By the Rev. Robert Fruehwirth and the Rev. Lisa Frost-Phillips
What do people want?
What might people want or need from each other in the process of healing their relationship?
When we don’t know someone, we might assume they’d want what we’d want if we were in their shoes. But especially in cases where we have been divided from someone or a group by a history of wrongs, it’s almost certain they’ll want something different from what we can imagine.
Building a relationship with someone or some group, particularly in the interest of healing reconciliation, means learning to see the world through their eyes. It requires learning what they want or need for their healing and as a part of the restored relationship. We have to be ready to learn what is meaningful to them, and why.
When Archbishop Desmond Tutu led the Truth and Reconciliation Commission following apartheid in South Africa, his commission struggled with what reparations could mean and were surprised when the victims of decades of violence were given a chance to name what they required.
Of course, the idea of reparations in South Africa raised a myriad of questions and strong anxieties. Surely there was no way to calculate or compensate anyone for lost family members or for lifetimes blighted by violence, exploitation and poor education? The payments, Tutu writes, would need to be recognized as symbolic, and distressing judgements would have to be made. People also worried about the impact on the national budget and governmental capacity even for symbolic and limited payments when the victims were so numerous. At the same time, Tutu and the commission recognized that some kind of reparations and rehabilitation measures would be essential for healing and necessary to counterbalance the amnesty offered to the officials who had presided over apartheid.
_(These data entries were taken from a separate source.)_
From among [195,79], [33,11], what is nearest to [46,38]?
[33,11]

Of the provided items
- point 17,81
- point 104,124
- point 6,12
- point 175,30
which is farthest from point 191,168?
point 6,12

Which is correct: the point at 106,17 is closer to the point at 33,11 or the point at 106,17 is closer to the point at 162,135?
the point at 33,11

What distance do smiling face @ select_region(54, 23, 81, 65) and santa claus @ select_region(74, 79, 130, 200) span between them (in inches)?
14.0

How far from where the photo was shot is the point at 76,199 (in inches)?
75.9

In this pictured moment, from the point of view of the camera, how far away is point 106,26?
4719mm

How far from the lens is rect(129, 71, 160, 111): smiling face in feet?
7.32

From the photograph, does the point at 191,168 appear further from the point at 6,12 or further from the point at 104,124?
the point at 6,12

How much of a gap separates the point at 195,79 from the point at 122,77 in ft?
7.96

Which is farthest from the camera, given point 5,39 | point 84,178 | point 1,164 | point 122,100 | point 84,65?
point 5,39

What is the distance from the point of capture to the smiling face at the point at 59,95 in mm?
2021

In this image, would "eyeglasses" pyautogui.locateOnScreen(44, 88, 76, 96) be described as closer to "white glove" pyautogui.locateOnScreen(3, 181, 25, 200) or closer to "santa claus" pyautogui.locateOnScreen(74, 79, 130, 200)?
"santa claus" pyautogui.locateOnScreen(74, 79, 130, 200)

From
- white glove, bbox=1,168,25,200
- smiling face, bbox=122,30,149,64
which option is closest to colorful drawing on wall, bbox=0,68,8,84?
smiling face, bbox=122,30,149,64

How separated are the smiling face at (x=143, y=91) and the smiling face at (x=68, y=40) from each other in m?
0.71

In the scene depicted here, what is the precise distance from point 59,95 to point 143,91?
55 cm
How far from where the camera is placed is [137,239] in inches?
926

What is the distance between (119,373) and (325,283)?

But here is the surprise: When the people in power began to ask the victims about what they wanted, what would actually constitute reparation for them and lead towards healing, the answers often were not exorbitant demands that would bankrupt the government. They were instead deeply personal and painfully poignant. As Tutu wrote,
We on the commission were often deeply humbled that those who came before us were so frequently so modest in their expectations and requests. “Can I have a tombstone erected for my child?” “Could the TRC help to find the remains of my loved one, even just a bone, so that we could give him a decent burial?” Could I get assistance to educate my children?” It would be a very sad day if we were to disappoint those with such…requests. [Tutu, Desmond. No Future without Forgiveness. New York: Doubleday, 1999. p. 64]
Anxious thoughts of budgets and calculations were swept away. Someone is asking not for $10,000 or $100,000 for each victim but for help in finding the bone of a loved one killed in racial violence. The human reality is suddenly huge, and anxiety about budgets becomes insignificant.

This story came to mind last year when leaders from St. Matthew’s, Hillsborough, were in conversation with the leadership of the Stagville Descendants Council, Ricky Hart and Beverly Evans.
St. Matthew’s and the Stagville Descendants Council were writing a joint grant to further collaboration and fellowship between the two communities, especially meaningful as it meant building relationships between the descendants of people our parishioners had enslaved, sometimes with great cruelty, and recognizing the importance of free and enslaved African-Americans in the foundation of St. Matthew’s.
St. Matthew’s had many pre-formed ideas about what the Stagville Descendants Council might want to do with the grant or with funds raised in the parish. But just as Tutu’s commission was surprised, so were we when Ricky Hart, the chairman of SDC, said that his first priority for the grant was locating the graves of descendants from the Stagville plantation. They wanted the bones of their ancestors, just knowing where they lay.
Of course, the situations in South Africa in the 1980s and the Diocese of North Carolina in 2025 are very different. The point, however, is that when we begin talking about reparations outside of a frank and trusting relationship, we have no idea what we are even talking about. Our minds instantly create anxieties and summon impossibilities as we imagine what will be asked of us, which make the whole idea seem unreasonable.
We can’t even imagine, ahead of conversation, what the other party will require, let alone understand the human depth of their situation, until we engage in relationships. Once we have these relationships, we will likely be surprised by the requests, as Tutu was and as St. Matthew’s was. The point is to start with relationships, not with anxious, abstract speculation about what reparations could possibly mean. We make a good start by proving ourselves trustworthy, by listening, and by building friendships in which the folks who had no voice can finally share what is in their hearts and minds.
[Image: Ricky Hart and Beverly Evans, from the Stagville Descendants Council, with Sydney Nathans and his wife, Judith. Sydney Nathans wrote “To Free A Family,” which tells the story of Mary Walker who fled enslavement from the Cameron family (of St. Matthew’s), leaving behind her mother and children. She spent the rest of her life painstakingly working for their freedom. It is a very moving and hard story and at the time he wrote it, there were very few historians doing such.]